Earlier this year at the P&Cs Qld Metropolitan East training day we had an absolutely delightful and inspiring talk by Ann Boon from Seven Hills State School in Brisbane. Her story of bringing a garden into the school was featured on Gardening Australia in a segment you can watch here: The Barefoot Farmer.
Ann detailed the journey she had. Some of the points I noted were:
- Any program needs a champion to make it succeed. A parent can do this, but it is much more effective if you have a teacher take it up.
- Engage the community. They had a one Saturday, had help from a permaculture design firm, and Stephanie Alexander gardening program.
- Engage the kids in different ways than just the program. They had a scarecrow competition at the fair.
This got me thinking of other things that could be done to engage the kids and involve the community. My Granddad kept bees at his suburban house and this year I finally got a hive myself. You don’t need to be on a big property or in the bush. In fact bees in urban area’s have been thriving. I’m sure there would be local bee keepers happy to put hives on school grounds away from where kids are all the time.
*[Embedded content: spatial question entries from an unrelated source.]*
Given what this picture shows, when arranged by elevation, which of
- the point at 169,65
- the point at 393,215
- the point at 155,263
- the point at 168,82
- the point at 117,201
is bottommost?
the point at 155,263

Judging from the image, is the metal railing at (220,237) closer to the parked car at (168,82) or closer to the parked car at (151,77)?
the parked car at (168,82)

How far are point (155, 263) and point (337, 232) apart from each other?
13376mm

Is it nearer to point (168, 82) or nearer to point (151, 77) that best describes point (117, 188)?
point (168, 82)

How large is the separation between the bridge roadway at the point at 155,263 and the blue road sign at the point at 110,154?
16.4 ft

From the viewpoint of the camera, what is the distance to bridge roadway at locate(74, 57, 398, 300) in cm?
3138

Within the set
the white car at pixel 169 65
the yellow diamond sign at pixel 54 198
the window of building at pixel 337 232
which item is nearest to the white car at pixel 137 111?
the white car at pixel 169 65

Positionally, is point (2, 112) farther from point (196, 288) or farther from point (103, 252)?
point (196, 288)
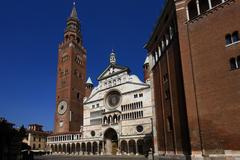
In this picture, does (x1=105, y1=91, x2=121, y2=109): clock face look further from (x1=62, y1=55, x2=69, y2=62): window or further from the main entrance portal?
(x1=62, y1=55, x2=69, y2=62): window

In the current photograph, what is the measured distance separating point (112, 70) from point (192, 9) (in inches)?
1340

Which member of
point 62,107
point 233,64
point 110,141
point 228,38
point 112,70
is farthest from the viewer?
point 62,107

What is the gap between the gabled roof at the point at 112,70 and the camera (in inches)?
1951

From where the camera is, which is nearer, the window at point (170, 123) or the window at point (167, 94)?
the window at point (170, 123)

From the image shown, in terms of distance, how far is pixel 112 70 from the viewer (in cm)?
5197

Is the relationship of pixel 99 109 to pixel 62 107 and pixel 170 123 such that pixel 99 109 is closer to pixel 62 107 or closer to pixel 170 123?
pixel 62 107

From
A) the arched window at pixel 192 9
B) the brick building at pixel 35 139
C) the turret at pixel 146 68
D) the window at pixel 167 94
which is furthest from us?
the brick building at pixel 35 139

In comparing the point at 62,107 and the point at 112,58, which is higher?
the point at 112,58

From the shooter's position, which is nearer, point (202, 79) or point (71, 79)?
point (202, 79)

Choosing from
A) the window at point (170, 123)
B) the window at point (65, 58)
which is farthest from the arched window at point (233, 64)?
the window at point (65, 58)

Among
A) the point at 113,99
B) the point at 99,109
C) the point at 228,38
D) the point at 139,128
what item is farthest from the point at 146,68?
the point at 228,38

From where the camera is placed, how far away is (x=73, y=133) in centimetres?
5300

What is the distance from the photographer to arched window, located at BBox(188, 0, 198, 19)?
18.8m

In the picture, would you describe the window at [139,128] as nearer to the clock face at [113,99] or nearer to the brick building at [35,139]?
the clock face at [113,99]
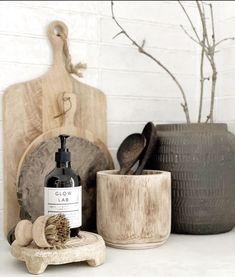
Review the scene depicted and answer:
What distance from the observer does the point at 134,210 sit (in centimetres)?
98

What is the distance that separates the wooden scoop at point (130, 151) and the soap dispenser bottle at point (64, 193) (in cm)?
15

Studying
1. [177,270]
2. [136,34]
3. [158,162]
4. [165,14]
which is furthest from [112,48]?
[177,270]

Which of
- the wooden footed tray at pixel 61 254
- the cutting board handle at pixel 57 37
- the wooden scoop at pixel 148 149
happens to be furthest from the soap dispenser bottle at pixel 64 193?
the cutting board handle at pixel 57 37

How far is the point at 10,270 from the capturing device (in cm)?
85

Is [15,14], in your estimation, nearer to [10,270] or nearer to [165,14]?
[165,14]

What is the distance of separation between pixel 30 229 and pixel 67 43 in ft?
1.62

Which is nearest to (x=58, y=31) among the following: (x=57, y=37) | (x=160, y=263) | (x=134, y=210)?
(x=57, y=37)

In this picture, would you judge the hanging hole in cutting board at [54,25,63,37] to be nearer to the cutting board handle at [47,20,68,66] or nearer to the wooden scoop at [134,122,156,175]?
the cutting board handle at [47,20,68,66]

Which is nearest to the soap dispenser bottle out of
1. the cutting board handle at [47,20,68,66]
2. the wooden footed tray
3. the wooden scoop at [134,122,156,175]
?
the wooden footed tray

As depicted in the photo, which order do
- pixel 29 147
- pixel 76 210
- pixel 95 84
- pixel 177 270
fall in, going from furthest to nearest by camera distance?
pixel 95 84 < pixel 29 147 < pixel 76 210 < pixel 177 270

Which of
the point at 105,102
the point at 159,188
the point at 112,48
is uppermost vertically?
the point at 112,48

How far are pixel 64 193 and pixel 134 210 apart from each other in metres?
0.15

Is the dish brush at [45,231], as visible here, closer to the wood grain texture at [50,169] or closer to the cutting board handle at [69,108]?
the wood grain texture at [50,169]

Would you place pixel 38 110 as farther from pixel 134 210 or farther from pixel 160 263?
pixel 160 263
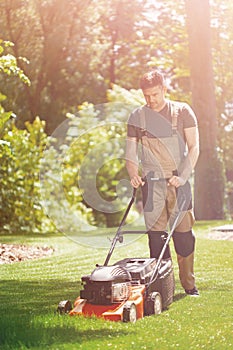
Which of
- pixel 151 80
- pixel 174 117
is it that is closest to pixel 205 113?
pixel 174 117

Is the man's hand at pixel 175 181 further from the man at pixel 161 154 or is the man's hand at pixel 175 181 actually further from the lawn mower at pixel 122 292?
the lawn mower at pixel 122 292

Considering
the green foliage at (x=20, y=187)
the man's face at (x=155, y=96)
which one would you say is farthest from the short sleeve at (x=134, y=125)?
the green foliage at (x=20, y=187)

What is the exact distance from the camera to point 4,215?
14609mm

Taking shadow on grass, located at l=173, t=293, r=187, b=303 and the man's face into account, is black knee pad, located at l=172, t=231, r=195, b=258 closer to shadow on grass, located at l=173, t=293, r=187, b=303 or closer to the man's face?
shadow on grass, located at l=173, t=293, r=187, b=303

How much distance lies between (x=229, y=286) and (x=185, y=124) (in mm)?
1957

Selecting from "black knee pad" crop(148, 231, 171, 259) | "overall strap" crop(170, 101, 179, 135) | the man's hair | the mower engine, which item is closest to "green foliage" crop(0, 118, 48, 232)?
"black knee pad" crop(148, 231, 171, 259)

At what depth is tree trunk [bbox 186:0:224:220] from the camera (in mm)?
17031

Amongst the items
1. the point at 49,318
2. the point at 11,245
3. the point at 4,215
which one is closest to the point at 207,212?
the point at 4,215

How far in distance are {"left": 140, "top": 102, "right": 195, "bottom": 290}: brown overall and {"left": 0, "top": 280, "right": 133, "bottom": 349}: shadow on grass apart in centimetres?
106

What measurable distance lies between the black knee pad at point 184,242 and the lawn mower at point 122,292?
607mm

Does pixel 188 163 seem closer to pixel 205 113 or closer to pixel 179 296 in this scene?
pixel 179 296

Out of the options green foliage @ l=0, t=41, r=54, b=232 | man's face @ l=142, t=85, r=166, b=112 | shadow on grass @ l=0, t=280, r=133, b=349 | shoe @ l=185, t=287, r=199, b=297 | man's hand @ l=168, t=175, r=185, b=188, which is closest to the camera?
shadow on grass @ l=0, t=280, r=133, b=349

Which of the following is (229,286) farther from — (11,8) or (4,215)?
(11,8)

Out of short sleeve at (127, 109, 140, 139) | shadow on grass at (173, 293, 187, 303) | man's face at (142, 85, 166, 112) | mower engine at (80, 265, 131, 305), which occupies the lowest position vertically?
shadow on grass at (173, 293, 187, 303)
Bee’s are only active at the front of the hive and otherwise you don’t really notice an increase of bees around.
Now I Feedback understand this may have concerns with kids who are allergic to bee stings so I don’t know if it is something that could be done. But I will be investigating. My kids have loved the experiences of seeing inside the bee hive. Watching the bees work. Extracting the honey. Eating fresh honey and honeycomb. Giving honey to friends and family. And come spring we are gearing up for full production so they can learn some business skills and sell some honey. In a school the kids could sell the honey and raise money for a community specific project they are interested in.
To hear more about the plight of the bees and how important they are watch this TEDx talk, Every City Needs Healthy Honey Bees.
Is there any program like this your school runs? What else do you think we could do?